— start of Supplied information —

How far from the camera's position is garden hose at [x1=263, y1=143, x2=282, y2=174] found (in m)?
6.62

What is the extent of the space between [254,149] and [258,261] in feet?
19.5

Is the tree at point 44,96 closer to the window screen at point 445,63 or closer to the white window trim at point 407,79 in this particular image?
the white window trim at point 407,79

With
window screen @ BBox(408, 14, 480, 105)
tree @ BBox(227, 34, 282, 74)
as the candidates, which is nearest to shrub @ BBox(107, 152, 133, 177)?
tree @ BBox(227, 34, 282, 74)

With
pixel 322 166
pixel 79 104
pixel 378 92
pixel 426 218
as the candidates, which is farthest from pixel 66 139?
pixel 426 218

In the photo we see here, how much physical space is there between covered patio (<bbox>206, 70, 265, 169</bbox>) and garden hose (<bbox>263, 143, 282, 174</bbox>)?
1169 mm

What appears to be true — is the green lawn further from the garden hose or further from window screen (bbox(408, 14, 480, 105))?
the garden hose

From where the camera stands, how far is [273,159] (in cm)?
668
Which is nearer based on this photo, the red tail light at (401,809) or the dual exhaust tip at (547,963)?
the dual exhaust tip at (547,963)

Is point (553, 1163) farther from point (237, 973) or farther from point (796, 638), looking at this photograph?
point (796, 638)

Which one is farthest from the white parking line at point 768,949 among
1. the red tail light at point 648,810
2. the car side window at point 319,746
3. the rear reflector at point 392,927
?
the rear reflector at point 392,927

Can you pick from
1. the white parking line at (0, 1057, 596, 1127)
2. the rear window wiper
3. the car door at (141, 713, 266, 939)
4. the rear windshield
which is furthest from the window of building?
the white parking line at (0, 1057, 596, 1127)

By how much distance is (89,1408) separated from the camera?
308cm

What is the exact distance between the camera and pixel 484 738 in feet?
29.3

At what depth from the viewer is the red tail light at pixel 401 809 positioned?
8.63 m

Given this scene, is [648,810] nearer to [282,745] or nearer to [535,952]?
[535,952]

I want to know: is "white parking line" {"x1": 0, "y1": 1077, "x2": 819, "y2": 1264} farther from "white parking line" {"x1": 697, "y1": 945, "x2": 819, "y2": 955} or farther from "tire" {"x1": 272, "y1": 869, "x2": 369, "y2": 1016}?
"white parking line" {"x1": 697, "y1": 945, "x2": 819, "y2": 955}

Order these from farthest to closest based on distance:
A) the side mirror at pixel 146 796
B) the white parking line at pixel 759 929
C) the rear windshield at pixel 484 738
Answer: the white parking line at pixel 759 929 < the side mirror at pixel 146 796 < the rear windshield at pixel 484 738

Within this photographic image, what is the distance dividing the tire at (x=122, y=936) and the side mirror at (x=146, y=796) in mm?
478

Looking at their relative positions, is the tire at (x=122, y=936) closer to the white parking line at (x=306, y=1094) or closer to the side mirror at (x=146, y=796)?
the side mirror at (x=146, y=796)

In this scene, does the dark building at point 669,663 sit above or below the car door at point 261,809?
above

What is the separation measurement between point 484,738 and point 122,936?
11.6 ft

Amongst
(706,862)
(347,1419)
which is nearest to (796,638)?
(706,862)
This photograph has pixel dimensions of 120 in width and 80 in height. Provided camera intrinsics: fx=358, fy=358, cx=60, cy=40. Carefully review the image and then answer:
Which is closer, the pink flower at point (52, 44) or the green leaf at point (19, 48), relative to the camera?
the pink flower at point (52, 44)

— end of Supplied information —

### [Work required]
Reproduce the rows from the line containing "At what depth" through the end of the rows, substituting "wheel" for each occurrence of "tire" and leaving everything else unchanged.

### [The response]
At what depth from the viewer is the red tail light at pixel 401 809 positioned?
8.63 m

Given this scene, is [648,810] nearer to [282,745] or nearer to [535,952]?
[535,952]

I want to know: is "white parking line" {"x1": 0, "y1": 1077, "x2": 819, "y2": 1264} farther from "white parking line" {"x1": 697, "y1": 945, "x2": 819, "y2": 955} or farther from "wheel" {"x1": 272, "y1": 869, "x2": 369, "y2": 1016}?
"white parking line" {"x1": 697, "y1": 945, "x2": 819, "y2": 955}

Order these from farthest to closest based on distance:
A) the side mirror at pixel 146 796
B) the white parking line at pixel 759 929
C) the rear windshield at pixel 484 738
Answer: the white parking line at pixel 759 929 < the side mirror at pixel 146 796 < the rear windshield at pixel 484 738

Within this photographic image, what is the distance dividing the wheel at (x=122, y=936) and the side mirror at (x=146, y=796) in mm?
478

Looking at their relative positions, is the wheel at (x=122, y=936) closer to the white parking line at (x=306, y=1094) or closer to the side mirror at (x=146, y=796)?
the side mirror at (x=146, y=796)

In this scene, does the dark building at point 669,663 sit above or below the car door at point 261,809?
above

What is the separation measurement between point 484,738 and point 122,936?
11.6 ft

Amongst
(706,862)
(347,1419)
which is nearest to (796,638)?
(706,862)
This photograph has pixel dimensions of 120 in width and 80 in height. Provided camera intrinsics: fx=358, fy=358, cx=60, cy=40. Carefully review the image and then answer:
Which is closer, the pink flower at point (52, 44) or the green leaf at point (19, 48), relative to the camera?
the pink flower at point (52, 44)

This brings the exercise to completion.